Так, впервые после того как разбился, коршун Васька опробовал свои упругие крылья.
– Теперь улетит! – сказал Пим, и всем стало грустно: никому не хотелось расставаться с красивой и сильной птицей.
Но Васька прожил у ребят еще несколько дней – могучее крыло хоть и срослось, но, очевидно, побаливало.
Потом он исчез. Когда – никто не видел. Просто не нашли его однажды ни на крыше, ни на чердаке.
– Это он из–за поросят улетел, – высказал предположение Толя Дысин.
– При чем тут поросята? – возразил Бахвал.
– А при том, что раздражали его – визжат, хрюкают… Глядел, глядел он на них, а слопать не мог. Вот и улетел…
– Гениально! – воскликнул Шестаков и дал Тольке шутливого щелчка. – Ему только свежей свининки и не хватало!
– Его стихия – небо. Хорошо в небе! – мечтательно вздохнул Петька.
Со временем о коршуне Ваське стали забывать, вспоминали о нем, разве что завидев поросенка с разорванным ухом.
Поросенок был невзрачен – медлительный, хилый, ходил он пошатываясь, голову с изуродованным ухом держал криво, будто постоянно к чему–то удивленно прислушивался. Жалели его все.
– Разве ж это жизнь, хоть и поросячья! – сказал как–то завхоз дядя Коля, почесывая поросенку бок. – Кабы сдох ты, пожалуй, было бы для тебя лучше…
После этого все стали называть поросенка–заморыша с рваным ухом не иначе как Кабыздох. И никто не думал, даже малой надежды в уме не держал, что Кабыздох может вырасти в здоровенного крепкого борова. Было вообще удивительно, что дни проходили, а ой еще жил. Чудом показалось вскоре всем то, что случилось.

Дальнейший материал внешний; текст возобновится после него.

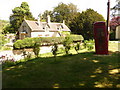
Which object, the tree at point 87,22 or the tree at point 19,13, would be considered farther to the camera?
the tree at point 19,13

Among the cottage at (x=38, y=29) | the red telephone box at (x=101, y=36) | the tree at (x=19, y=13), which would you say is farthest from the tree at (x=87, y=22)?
the tree at (x=19, y=13)

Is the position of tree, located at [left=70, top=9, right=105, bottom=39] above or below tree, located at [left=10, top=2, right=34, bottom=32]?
below

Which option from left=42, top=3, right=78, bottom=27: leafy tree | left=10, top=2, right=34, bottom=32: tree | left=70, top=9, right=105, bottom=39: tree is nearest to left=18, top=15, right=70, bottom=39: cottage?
left=70, top=9, right=105, bottom=39: tree

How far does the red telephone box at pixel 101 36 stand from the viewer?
9.40 m

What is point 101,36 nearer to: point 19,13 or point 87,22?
point 87,22

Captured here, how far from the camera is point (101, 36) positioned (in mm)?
9477

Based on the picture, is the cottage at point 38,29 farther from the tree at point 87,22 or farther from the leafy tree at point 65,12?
the leafy tree at point 65,12

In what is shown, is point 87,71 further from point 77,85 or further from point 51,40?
point 51,40

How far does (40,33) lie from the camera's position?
38.9m

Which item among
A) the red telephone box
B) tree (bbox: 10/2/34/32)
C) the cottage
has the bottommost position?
the red telephone box

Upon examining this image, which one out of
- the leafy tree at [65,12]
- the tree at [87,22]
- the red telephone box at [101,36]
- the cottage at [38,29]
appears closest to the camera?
the red telephone box at [101,36]

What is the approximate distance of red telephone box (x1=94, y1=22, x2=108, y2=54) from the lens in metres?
9.40

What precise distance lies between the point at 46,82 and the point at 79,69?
2129 mm

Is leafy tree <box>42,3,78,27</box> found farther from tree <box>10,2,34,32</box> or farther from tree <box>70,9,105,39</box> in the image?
tree <box>70,9,105,39</box>
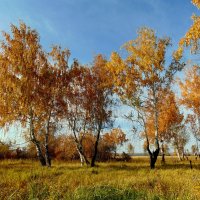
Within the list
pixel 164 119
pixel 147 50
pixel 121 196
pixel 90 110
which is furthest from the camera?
pixel 164 119

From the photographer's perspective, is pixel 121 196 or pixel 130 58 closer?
pixel 121 196

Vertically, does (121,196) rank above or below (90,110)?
below

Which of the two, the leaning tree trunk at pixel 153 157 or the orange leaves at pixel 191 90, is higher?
the orange leaves at pixel 191 90

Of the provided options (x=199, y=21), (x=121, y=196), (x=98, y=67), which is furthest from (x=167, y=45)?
(x=121, y=196)

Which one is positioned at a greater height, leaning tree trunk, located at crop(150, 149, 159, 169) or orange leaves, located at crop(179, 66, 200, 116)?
orange leaves, located at crop(179, 66, 200, 116)

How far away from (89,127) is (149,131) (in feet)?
53.8

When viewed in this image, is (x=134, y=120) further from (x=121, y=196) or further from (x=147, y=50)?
(x=121, y=196)

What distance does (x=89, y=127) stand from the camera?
31156 mm

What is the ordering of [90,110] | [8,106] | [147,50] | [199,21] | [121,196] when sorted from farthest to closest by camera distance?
1. [90,110]
2. [147,50]
3. [8,106]
4. [199,21]
5. [121,196]

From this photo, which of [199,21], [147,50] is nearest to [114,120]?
[147,50]

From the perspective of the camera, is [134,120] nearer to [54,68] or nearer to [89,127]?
[89,127]

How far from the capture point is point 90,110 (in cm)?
3014

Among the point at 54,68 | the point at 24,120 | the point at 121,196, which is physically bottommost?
the point at 121,196

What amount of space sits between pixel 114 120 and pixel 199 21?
19886 mm
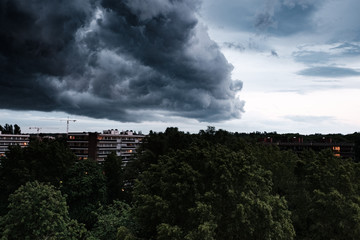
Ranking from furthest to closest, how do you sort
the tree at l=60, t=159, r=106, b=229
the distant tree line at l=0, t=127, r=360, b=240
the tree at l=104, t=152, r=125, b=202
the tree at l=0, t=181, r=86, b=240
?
the tree at l=104, t=152, r=125, b=202
the tree at l=60, t=159, r=106, b=229
the tree at l=0, t=181, r=86, b=240
the distant tree line at l=0, t=127, r=360, b=240

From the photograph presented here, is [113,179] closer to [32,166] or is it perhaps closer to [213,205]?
[32,166]

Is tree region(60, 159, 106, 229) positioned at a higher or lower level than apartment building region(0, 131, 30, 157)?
lower

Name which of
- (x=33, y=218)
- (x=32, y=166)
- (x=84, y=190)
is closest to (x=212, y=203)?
(x=33, y=218)

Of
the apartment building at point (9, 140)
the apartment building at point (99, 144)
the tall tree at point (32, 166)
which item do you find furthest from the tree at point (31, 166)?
the apartment building at point (9, 140)

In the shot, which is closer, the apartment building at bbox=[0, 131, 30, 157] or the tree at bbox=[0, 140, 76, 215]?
the tree at bbox=[0, 140, 76, 215]

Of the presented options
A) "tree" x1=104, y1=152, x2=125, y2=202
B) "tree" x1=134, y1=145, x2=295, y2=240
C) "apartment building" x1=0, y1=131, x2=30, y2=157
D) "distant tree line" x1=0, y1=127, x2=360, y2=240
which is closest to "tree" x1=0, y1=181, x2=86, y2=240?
"distant tree line" x1=0, y1=127, x2=360, y2=240

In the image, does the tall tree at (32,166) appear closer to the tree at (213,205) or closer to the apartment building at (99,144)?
the tree at (213,205)

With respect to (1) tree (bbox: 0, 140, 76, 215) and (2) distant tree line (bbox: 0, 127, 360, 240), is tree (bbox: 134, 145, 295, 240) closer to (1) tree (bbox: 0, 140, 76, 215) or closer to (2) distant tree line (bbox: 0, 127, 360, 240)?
(2) distant tree line (bbox: 0, 127, 360, 240)

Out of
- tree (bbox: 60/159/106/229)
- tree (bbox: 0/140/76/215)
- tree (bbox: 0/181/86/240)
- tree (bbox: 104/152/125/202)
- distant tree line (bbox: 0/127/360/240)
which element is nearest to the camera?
distant tree line (bbox: 0/127/360/240)

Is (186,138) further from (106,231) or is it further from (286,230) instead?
(286,230)

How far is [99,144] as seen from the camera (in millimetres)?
137000

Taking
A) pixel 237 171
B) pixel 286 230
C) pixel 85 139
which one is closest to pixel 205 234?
pixel 237 171

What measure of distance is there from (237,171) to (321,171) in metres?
12.5

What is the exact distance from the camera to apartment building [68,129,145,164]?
5113 inches
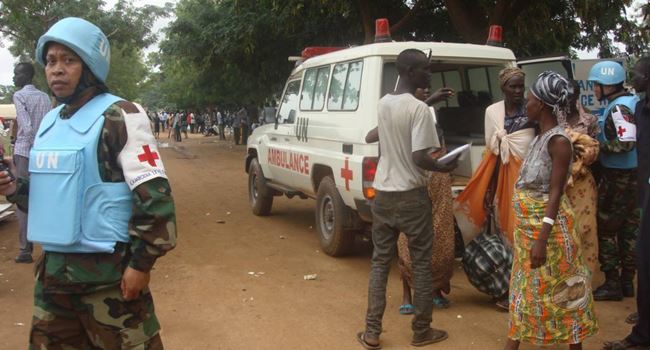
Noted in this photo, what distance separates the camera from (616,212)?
15.9 feet

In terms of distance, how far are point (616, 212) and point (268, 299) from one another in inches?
112

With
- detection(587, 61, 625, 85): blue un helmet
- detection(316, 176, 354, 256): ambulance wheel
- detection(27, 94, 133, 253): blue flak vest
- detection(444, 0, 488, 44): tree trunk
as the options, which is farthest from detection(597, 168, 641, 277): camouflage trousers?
detection(444, 0, 488, 44): tree trunk

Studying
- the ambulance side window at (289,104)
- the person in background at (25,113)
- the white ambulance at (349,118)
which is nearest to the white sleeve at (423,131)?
the white ambulance at (349,118)

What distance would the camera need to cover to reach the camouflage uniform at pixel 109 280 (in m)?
2.29

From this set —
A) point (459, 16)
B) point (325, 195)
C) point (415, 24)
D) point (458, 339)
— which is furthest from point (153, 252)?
point (415, 24)

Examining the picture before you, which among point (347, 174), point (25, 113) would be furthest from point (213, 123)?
point (347, 174)

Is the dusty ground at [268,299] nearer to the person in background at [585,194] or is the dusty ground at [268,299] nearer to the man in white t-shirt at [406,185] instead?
the man in white t-shirt at [406,185]

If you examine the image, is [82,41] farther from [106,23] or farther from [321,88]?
[106,23]

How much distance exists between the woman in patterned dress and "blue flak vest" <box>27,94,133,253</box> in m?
2.15

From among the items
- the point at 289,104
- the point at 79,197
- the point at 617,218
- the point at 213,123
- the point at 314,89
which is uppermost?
the point at 314,89

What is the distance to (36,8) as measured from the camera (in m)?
8.26

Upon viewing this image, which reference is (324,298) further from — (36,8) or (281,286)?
(36,8)

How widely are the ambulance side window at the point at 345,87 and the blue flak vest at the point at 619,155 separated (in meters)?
2.07

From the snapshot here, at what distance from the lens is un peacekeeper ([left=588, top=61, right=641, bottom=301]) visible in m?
4.61
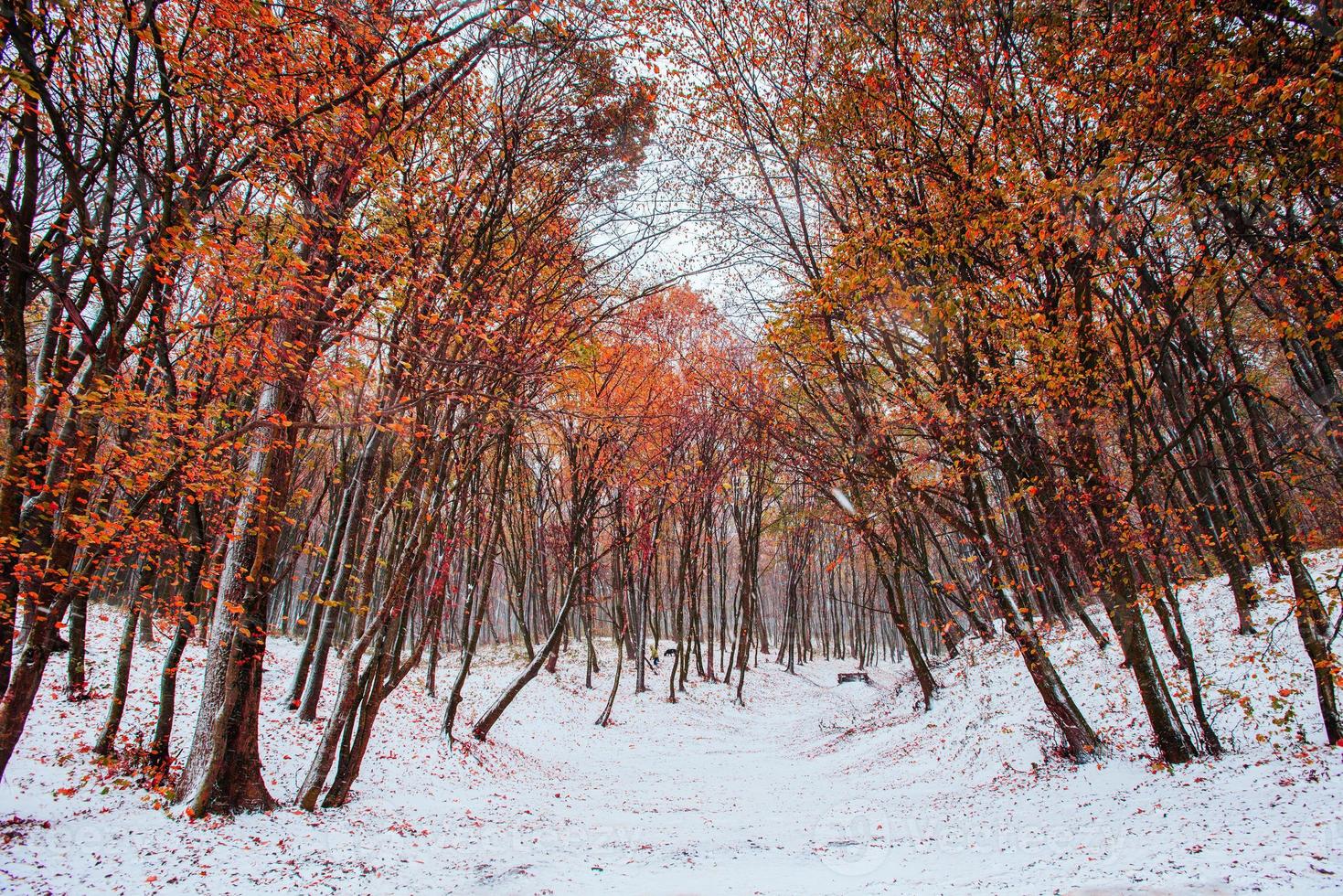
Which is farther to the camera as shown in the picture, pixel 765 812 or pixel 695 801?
pixel 695 801

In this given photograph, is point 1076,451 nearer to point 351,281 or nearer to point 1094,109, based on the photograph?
point 1094,109

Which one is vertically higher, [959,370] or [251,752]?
[959,370]

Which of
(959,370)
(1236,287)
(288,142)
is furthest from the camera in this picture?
(1236,287)

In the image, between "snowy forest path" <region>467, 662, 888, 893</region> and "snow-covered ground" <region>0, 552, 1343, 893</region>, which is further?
"snowy forest path" <region>467, 662, 888, 893</region>

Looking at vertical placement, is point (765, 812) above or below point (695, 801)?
above

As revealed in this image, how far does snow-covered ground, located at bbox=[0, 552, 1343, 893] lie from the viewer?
15.4 feet

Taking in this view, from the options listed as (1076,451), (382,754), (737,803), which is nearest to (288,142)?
(382,754)

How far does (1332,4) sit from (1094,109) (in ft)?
5.67

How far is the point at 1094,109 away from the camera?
5.69 m

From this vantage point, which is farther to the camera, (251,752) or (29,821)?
(251,752)

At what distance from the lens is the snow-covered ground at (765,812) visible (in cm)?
468

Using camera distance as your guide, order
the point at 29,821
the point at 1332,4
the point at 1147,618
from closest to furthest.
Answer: the point at 1332,4 → the point at 29,821 → the point at 1147,618

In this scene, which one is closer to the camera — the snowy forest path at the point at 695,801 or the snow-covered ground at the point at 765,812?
the snow-covered ground at the point at 765,812

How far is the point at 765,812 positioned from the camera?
7.94m
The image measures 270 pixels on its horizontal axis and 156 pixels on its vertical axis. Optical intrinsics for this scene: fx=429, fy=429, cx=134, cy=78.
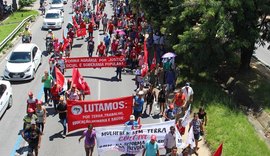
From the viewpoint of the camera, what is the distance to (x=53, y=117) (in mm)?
18875

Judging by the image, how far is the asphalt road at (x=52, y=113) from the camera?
16016mm

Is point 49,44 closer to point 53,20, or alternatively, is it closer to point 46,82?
point 53,20

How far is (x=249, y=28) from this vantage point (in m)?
22.1

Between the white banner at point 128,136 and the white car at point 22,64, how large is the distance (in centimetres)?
1073

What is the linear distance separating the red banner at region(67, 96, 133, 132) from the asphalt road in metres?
0.92

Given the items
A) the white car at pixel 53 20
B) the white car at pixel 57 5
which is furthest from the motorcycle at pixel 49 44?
the white car at pixel 57 5

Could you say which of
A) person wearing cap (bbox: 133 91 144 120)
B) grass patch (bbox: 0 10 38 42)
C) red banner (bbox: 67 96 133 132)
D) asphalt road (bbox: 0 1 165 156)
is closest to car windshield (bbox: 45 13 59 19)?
grass patch (bbox: 0 10 38 42)

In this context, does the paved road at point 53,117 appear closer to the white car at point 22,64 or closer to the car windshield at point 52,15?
the white car at point 22,64

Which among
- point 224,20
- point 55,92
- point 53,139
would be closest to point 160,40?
point 224,20

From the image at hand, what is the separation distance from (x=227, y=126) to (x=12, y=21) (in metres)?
32.1

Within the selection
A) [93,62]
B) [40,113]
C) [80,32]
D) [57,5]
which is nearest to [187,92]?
[40,113]

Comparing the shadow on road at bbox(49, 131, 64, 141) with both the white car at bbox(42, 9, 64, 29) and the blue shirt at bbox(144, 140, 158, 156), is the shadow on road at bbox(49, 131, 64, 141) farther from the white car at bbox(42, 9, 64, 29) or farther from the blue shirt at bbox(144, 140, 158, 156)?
the white car at bbox(42, 9, 64, 29)

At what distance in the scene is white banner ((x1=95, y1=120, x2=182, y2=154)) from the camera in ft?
46.8

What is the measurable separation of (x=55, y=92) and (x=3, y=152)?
387 cm
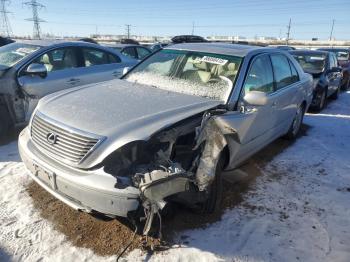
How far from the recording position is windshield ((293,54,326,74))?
9.09m

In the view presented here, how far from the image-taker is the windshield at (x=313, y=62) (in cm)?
909

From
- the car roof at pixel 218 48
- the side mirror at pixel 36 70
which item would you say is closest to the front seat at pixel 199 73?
the car roof at pixel 218 48

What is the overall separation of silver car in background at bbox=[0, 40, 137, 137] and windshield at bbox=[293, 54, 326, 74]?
547 centimetres

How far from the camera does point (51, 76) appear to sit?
554 centimetres

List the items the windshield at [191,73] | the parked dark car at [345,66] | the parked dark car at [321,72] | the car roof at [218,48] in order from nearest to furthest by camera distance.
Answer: the windshield at [191,73]
the car roof at [218,48]
the parked dark car at [321,72]
the parked dark car at [345,66]

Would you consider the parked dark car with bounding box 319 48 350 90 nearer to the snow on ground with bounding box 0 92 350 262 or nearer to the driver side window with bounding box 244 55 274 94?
the snow on ground with bounding box 0 92 350 262

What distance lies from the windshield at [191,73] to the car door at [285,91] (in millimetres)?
985

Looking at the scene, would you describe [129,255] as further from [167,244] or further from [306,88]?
[306,88]

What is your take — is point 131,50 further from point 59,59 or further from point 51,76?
point 51,76

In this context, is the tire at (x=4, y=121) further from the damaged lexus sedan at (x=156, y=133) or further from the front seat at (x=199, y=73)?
the front seat at (x=199, y=73)

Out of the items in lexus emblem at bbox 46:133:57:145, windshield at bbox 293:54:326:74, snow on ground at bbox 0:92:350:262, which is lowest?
snow on ground at bbox 0:92:350:262

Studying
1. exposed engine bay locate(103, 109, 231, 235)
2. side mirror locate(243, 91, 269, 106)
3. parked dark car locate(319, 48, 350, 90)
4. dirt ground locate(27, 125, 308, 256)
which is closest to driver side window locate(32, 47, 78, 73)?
dirt ground locate(27, 125, 308, 256)

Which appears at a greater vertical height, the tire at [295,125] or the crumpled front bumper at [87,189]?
the crumpled front bumper at [87,189]

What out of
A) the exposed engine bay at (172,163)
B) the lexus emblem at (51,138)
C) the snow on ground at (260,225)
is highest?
the lexus emblem at (51,138)
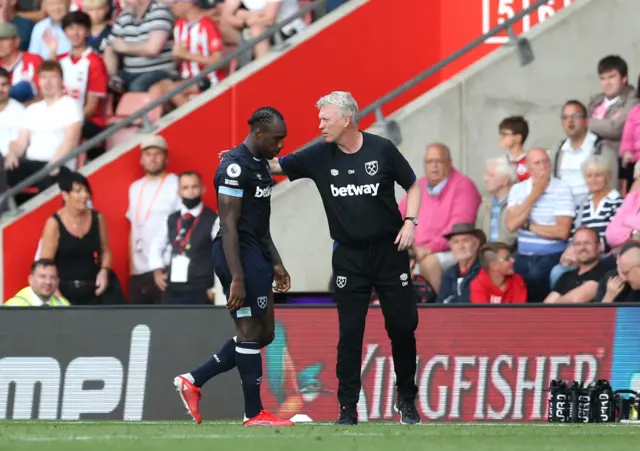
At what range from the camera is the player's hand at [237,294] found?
382 inches

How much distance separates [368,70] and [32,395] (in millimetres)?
6216

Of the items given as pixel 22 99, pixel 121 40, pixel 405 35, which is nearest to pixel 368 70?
pixel 405 35

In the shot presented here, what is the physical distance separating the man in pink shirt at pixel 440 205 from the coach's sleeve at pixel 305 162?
158 inches

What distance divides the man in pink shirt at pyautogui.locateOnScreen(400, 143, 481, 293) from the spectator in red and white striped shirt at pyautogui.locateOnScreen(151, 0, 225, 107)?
3.10 m

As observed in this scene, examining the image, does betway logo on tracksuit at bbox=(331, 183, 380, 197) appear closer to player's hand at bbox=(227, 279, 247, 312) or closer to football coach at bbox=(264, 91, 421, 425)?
football coach at bbox=(264, 91, 421, 425)

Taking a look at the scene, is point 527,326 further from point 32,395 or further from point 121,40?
point 121,40

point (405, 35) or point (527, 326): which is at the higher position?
point (405, 35)

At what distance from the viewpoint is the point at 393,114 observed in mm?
15781

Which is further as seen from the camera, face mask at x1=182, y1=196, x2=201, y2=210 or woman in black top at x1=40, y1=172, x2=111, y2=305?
face mask at x1=182, y1=196, x2=201, y2=210

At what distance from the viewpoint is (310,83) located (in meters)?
16.7

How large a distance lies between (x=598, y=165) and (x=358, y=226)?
4.20 meters

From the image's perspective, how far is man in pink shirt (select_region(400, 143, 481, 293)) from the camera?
47.0ft

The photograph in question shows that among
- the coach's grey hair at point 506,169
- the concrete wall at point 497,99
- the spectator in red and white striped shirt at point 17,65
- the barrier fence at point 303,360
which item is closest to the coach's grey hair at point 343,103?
the barrier fence at point 303,360

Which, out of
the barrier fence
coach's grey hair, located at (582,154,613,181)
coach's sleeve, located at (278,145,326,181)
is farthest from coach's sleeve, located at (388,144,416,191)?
coach's grey hair, located at (582,154,613,181)
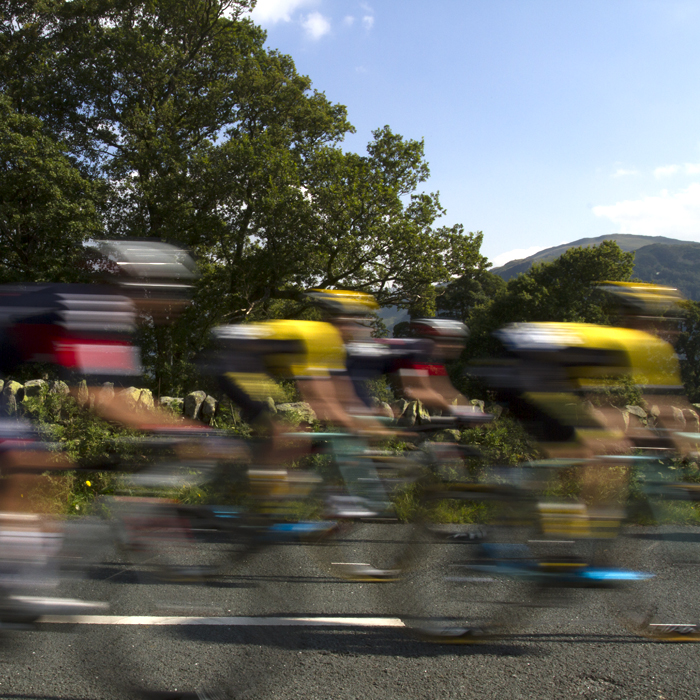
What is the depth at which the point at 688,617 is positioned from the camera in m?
3.61

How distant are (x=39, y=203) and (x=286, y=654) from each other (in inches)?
651

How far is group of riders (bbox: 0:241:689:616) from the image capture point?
8.00ft

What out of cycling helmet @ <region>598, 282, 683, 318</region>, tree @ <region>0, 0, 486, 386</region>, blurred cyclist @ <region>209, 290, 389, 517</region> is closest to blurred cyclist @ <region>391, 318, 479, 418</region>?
blurred cyclist @ <region>209, 290, 389, 517</region>

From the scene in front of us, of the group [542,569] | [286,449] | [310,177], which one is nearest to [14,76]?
[310,177]

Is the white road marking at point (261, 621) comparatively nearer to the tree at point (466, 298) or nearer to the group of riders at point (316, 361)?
the group of riders at point (316, 361)

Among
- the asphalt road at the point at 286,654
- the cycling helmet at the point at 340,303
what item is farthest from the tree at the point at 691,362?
the cycling helmet at the point at 340,303

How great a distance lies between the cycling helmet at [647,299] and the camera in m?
3.17

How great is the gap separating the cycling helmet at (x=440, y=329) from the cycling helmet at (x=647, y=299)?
1075mm

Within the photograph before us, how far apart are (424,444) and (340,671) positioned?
126 centimetres

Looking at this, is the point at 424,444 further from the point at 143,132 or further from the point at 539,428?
the point at 143,132

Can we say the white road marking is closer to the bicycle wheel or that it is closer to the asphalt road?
the asphalt road

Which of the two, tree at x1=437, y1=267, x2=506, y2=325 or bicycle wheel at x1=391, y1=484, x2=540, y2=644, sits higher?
tree at x1=437, y1=267, x2=506, y2=325

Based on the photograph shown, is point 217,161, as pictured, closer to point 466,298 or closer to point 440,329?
point 440,329

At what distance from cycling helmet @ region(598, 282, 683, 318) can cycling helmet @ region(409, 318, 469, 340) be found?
3.53 ft
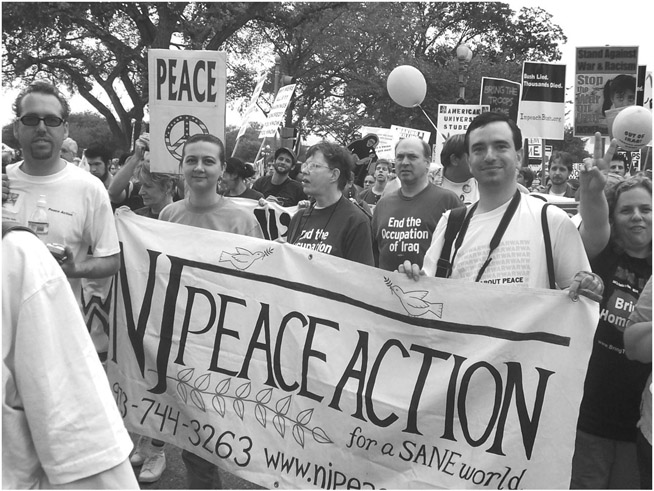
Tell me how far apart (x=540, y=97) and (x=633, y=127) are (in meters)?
4.05

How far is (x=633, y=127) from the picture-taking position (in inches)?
223

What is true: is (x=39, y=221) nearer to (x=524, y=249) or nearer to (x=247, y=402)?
(x=247, y=402)

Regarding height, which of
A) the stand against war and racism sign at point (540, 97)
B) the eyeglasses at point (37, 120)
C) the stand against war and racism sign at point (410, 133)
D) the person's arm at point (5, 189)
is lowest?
the person's arm at point (5, 189)

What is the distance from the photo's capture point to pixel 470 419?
298 cm

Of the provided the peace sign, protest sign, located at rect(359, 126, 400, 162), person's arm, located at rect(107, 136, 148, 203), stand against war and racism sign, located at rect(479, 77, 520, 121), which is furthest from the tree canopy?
the peace sign

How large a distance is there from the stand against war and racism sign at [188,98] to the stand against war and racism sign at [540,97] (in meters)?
5.64

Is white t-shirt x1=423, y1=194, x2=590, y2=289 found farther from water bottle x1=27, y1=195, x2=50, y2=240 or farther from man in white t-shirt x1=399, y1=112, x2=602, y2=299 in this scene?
water bottle x1=27, y1=195, x2=50, y2=240

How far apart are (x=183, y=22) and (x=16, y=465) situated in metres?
24.2

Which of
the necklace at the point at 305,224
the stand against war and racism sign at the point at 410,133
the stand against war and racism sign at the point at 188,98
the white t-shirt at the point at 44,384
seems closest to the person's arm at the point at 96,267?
the necklace at the point at 305,224

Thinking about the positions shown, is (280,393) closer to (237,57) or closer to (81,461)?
(81,461)

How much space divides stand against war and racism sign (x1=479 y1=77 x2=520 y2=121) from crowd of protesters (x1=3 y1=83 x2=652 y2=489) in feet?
20.4

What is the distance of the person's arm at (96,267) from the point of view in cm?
338

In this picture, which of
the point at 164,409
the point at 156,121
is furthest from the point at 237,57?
the point at 164,409

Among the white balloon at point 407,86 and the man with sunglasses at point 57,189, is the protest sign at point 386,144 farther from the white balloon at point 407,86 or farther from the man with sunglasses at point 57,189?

Однажды утром повариха тетя Ася взяла ведра с кухонными помоями, смешанными с запаренными картофельными очистками, и понесла их поросячьему семейству. Через несколько минут двор огласился ее воплями:
– Ой–ой–ой!.. Надежда Павловна! Надежда Павловна! – И толстая тетя Ася, всплескивая руками, грузной рысцой затрусила в директорскую комнату.
Вскоре она появилась в сопровождении директрисы, и обе почти бегом направились в дальний конец двора. Мальчишки и девчонки, – оказавшиеся поблизости, поспешили за ними.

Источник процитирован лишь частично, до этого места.